"Im Sommer wohnt er unten"

So ist Familie eben doch irgendwie 

„Im Sommer wohnt er unten“ hinterfragt festgesetzte Rollenmuster und Regisseur Tom Sommerlatte bricht damit verkrustete Strukturen auf. 

Wer hat Recht? Auf wessen Seite soll man sich schlagen?

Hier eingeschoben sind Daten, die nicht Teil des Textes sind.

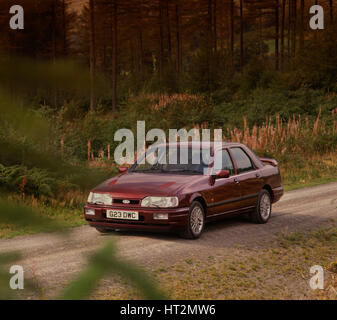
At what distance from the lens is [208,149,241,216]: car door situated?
993 cm

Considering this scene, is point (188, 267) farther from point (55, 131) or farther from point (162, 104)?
point (162, 104)

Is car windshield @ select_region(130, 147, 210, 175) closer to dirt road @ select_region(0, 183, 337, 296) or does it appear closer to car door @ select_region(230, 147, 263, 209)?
car door @ select_region(230, 147, 263, 209)

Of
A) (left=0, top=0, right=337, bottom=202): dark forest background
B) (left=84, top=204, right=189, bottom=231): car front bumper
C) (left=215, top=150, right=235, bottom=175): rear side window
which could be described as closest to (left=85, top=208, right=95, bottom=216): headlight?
(left=84, top=204, right=189, bottom=231): car front bumper

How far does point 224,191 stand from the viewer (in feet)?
33.3

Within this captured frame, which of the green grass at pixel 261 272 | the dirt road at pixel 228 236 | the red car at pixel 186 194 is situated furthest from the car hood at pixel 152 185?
the green grass at pixel 261 272

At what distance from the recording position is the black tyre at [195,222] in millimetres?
9406

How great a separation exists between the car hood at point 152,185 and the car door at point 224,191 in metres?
0.40

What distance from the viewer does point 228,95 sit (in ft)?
139

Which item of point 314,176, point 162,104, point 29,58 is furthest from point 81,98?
point 162,104

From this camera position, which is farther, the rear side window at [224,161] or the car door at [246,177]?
the car door at [246,177]

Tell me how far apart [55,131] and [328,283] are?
22.0 ft

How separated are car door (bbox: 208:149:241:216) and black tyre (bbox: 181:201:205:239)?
0.77 ft

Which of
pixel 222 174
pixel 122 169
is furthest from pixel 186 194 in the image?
pixel 122 169

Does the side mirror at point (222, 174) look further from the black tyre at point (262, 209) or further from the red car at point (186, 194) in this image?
the black tyre at point (262, 209)
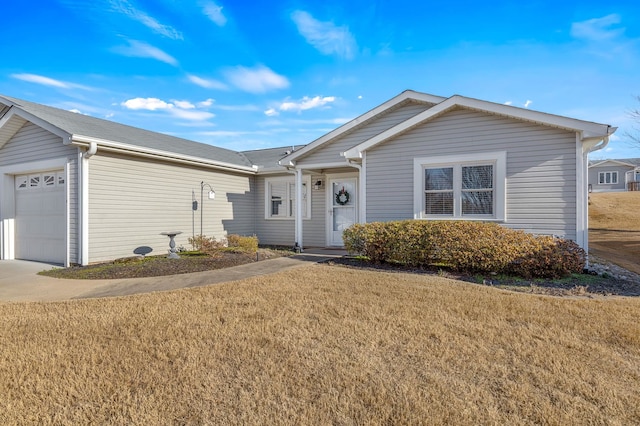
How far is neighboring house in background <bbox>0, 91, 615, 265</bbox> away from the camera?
303 inches

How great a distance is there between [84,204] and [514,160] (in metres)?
10.5

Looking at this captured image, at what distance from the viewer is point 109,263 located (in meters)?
8.89

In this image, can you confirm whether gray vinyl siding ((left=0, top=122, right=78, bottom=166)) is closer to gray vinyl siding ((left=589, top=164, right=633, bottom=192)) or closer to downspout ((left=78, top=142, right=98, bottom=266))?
downspout ((left=78, top=142, right=98, bottom=266))

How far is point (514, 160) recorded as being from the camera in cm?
791

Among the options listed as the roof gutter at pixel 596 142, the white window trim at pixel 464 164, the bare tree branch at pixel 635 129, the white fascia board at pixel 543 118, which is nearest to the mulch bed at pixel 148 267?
the white window trim at pixel 464 164

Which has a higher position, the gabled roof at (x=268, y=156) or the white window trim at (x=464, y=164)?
the gabled roof at (x=268, y=156)

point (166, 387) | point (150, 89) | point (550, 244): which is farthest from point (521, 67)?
point (150, 89)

Nur ein paar Filmminuten und der Kopf schwirrt von Fragen um Anstand und Das-gehört-sich-so, dass man es am liebsten machen würde wie Matthias, das menschliche Faultier – ausklinken, auf der Luftmatratze zurücklehnen, treiben lassen. Macht doch, was ihr wollt.

Sebastian Fräsdorf ist die Idealbesetzung für Matthias, der sich in Mamas und Papas französischem Ferienhaus eingenistet hat. Seine verquollenen Augen, seine behäbigen Bewegungen – die totale Bequemlichkeit. Ein genaueres Betrachten aber verrät: Matthias ist nicht eigentlich faul, sondern hat sich in die Rolle gefügt, die ihm in seinem Familiensystem zugewiesen wurde. Er, der Loser. Sein Bruder, der Gewinner.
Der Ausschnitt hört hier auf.